Women who feel threatened or low in confidence often look for tough guys as they hope they will protect them from those outside forces. These men ignore social norms and are fast to jump from being frustrated to arguing. This aggression is something that attracts women who are looking for someone to protect them from the world.
They want someone by their side who is strong and brave enough to face others and fight if needed. Usually, these types of women feel the protection of a tough guy and his aggressive tendencies. However, it is important to remember that these types of men may not always be loyal or as protective over you as you think he may be.
Some women are into men who they think they can change for the better. Nice guys don’t need changing so aren’t attracted to these types of women. Some women prefer a guy that needs a bit of work and isn’t quite perfect. She looks for someone that is interesting but will need her to use her skills and charm to get him to a place she wants him to be.

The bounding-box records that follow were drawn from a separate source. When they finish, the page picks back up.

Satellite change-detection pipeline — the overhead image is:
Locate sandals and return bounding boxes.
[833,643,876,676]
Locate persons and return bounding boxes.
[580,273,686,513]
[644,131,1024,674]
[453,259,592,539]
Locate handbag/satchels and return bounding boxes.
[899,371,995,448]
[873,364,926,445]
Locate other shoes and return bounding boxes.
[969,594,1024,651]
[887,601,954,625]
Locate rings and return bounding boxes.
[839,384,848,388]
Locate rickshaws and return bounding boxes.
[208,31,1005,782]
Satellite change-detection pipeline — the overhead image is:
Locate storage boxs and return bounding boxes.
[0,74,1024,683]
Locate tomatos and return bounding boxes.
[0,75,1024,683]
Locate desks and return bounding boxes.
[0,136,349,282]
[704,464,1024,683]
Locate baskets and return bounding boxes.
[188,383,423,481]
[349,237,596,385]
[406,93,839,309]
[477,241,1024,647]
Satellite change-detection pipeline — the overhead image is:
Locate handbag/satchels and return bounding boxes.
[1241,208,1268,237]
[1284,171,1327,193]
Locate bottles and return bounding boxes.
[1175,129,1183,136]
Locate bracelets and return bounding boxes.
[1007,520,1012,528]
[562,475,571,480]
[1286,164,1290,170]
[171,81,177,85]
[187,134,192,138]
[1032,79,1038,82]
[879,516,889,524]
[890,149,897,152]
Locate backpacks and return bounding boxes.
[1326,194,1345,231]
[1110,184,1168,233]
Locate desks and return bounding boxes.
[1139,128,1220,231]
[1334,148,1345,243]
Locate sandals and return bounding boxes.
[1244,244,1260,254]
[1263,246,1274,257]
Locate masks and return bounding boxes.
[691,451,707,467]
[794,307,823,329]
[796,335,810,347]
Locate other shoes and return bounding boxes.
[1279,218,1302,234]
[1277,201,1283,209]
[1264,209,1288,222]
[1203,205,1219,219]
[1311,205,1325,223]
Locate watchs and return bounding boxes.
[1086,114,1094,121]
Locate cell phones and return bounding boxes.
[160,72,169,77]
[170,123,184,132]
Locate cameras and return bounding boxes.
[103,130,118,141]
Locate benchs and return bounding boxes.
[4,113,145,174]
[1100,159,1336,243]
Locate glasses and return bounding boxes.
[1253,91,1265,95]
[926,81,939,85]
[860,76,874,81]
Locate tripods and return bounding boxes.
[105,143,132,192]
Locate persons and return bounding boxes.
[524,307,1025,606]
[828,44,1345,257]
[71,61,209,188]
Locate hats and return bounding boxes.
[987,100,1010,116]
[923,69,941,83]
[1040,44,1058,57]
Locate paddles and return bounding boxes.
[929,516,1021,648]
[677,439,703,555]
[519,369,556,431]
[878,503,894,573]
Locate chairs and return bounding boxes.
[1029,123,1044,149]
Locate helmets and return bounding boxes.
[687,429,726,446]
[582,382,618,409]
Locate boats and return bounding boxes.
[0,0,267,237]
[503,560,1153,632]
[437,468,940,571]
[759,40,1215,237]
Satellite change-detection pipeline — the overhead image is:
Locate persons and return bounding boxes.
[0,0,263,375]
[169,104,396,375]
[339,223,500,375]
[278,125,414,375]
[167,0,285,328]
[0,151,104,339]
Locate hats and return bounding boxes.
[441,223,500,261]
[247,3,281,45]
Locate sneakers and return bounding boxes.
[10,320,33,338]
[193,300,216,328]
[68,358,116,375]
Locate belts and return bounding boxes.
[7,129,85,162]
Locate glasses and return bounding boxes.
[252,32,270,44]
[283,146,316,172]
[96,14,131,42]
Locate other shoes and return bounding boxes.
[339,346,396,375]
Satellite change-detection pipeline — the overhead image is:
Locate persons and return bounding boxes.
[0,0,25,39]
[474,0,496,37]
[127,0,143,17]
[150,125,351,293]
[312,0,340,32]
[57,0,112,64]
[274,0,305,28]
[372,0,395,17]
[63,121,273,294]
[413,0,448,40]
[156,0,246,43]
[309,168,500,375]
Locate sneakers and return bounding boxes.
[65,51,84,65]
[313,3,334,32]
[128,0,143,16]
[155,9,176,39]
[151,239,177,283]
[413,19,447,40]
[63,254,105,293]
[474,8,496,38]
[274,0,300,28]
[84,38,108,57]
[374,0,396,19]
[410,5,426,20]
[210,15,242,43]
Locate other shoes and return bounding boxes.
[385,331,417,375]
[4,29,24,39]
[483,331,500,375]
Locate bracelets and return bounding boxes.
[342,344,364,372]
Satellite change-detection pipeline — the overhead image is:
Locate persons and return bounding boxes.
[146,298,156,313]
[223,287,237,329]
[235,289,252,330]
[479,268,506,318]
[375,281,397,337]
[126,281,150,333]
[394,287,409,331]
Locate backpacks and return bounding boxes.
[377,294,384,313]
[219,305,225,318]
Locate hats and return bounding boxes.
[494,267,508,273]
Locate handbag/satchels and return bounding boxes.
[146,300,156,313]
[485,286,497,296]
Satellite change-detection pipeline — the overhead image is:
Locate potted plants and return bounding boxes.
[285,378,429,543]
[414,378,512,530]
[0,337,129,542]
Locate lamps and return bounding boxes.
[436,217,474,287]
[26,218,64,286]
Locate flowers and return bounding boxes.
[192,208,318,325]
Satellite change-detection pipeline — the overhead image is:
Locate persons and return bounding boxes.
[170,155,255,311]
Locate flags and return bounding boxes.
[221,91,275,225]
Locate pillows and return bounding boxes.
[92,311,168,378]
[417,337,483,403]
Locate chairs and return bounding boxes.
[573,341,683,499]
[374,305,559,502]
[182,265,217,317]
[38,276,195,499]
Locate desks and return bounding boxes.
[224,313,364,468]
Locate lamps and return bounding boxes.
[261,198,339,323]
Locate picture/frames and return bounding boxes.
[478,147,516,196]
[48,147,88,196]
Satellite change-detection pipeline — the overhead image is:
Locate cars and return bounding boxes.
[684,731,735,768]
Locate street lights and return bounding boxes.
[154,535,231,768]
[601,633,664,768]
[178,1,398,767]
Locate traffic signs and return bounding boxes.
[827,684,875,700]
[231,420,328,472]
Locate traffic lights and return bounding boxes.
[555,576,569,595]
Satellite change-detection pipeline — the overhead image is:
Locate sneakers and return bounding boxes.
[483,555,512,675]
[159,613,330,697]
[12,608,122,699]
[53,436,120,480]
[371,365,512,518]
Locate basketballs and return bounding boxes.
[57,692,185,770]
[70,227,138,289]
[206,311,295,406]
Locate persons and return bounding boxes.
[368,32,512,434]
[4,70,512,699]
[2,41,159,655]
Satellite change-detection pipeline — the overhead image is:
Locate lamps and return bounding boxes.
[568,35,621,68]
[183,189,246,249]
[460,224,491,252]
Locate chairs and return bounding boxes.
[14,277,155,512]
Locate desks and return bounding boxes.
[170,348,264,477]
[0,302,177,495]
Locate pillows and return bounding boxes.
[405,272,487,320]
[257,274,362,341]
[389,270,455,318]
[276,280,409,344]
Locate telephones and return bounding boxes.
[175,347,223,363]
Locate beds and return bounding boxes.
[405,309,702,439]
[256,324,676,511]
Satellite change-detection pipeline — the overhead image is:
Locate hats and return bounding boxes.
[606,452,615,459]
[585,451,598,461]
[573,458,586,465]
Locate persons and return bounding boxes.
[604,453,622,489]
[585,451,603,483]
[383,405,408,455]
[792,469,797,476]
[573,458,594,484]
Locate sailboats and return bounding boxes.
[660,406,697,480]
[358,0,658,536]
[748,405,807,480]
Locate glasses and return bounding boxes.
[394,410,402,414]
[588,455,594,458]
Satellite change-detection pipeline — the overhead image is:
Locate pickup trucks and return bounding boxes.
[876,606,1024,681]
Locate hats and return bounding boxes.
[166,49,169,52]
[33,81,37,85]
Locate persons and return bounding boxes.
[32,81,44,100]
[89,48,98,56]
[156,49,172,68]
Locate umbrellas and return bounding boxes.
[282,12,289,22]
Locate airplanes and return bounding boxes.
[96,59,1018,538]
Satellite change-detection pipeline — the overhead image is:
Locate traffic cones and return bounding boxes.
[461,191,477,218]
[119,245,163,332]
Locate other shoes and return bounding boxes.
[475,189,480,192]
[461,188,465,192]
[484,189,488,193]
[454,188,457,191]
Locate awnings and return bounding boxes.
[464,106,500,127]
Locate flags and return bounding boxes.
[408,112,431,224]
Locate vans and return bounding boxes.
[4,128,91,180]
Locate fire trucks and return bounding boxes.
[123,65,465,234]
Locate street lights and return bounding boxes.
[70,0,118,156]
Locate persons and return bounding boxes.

Bad guys don’t usually settle into anything other than short term relationships. But some women prefer having to convince a man to commit to her as it can feel like it’s a big achievement when he does. You think that if you can convince him to stay with you you have accomplished something and won a type of price.
However, this is not a healthy way to look for a partner and is a mere reflection of negative societal pressures and the search for validation. This is why some girls look for bad boys who they believe need their lives turning around. Some women think that they can cause this change in a man’s life and if they succeed they have accomplished something great.
It is often the case that girls convince themselves that their new man is different from all of the other guys that they dated in the past. This one is different from all of the others. Some women may be so kind and caring that they cannot see or believe that he is truly a bad person. However, this is a dangerous belief and can lead you into an unhealthy situation.
It may also be the case that women with a negative childhood experience can turn to bad boys as they never grow out of the desire to change that person into a loving one. Rather than looking at our family members to project these feelings, we turn to a man instead.
It is likely that most women have, at some point in their life, dated a bad guy. You may well have convinced yourself that this one will be different from all of the rest, his tough nature will protect you or you can change him for the better.